Site icon JONATHAN TURLEY

Legal Forecast: Overcast With a Chance of Falling Bodies

In the same week as a teenager who was injured at a mall by a falling suicide jumper, bodies are also flying in Russia and China in an expanding area of body torts. In Russia, a man repeatedly through himself out of a high window without success while in China a teenager was hit by a flying corpse.

As noted by one of my former students, I do collect falling body cases as part of my torts class (cases of injuries caused by falling bodies of both the animal and human variety). This macabre collection shows how torts often deals with the bizarre and unpredictable aspects of life from cows failing through ceilings to dead men dropping from airplanes. This week has had a bumper crop of body cases.

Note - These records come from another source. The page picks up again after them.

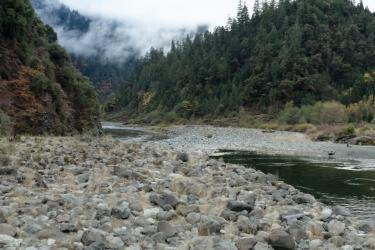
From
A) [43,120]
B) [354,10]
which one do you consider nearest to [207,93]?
[354,10]

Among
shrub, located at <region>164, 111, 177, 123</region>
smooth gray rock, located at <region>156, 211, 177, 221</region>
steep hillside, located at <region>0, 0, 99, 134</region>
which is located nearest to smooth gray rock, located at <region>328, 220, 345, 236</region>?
smooth gray rock, located at <region>156, 211, 177, 221</region>

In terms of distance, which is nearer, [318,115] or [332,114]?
[332,114]

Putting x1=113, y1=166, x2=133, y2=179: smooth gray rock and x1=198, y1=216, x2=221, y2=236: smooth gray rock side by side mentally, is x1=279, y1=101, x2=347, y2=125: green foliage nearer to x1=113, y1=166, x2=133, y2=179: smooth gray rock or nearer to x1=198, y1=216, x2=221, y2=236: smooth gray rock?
x1=113, y1=166, x2=133, y2=179: smooth gray rock

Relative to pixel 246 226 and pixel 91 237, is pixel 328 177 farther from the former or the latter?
pixel 91 237

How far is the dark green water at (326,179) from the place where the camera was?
19.8 metres

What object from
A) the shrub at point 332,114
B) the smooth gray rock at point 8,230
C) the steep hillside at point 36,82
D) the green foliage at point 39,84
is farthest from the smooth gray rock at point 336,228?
the shrub at point 332,114

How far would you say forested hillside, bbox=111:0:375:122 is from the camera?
139m

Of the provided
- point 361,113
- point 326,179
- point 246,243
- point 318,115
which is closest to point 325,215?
point 246,243

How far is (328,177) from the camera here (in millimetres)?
27625

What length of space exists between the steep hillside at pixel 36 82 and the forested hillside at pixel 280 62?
86453mm

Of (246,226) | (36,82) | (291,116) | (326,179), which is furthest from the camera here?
(291,116)

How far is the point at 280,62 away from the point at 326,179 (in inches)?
4842

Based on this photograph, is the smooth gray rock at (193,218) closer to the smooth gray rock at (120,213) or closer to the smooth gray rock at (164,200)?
the smooth gray rock at (164,200)

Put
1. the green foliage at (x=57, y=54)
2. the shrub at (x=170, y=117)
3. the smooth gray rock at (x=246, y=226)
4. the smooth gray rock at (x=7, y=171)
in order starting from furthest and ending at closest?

First, there is Alexei Roskov who drank heavily in his fifth floor apartment and decided (with his wife watching) to end it. He jumped out of their kitchen window, only to their mutual amazement to survive. He stumbled back up to the apartment after his wife had called an ambulance with barely a scratch. His wife then started to yell at him for his drinking and his attempted suicide, so Roskov jumped a second time — only to survive again. He simply stated: “I have no idea why I jumped the first time but when I came back up and I heard my wife screaming angrily at me I thought it was best if I left the room again – out of the window.”

In the meantime, student Wu Dan, 16, was riding home on his bike when a corpse of a dead woman came flying from a car and hit him. Police speculate that the women was the victim of an earlier car accident and was being dumped in Dongyang, China.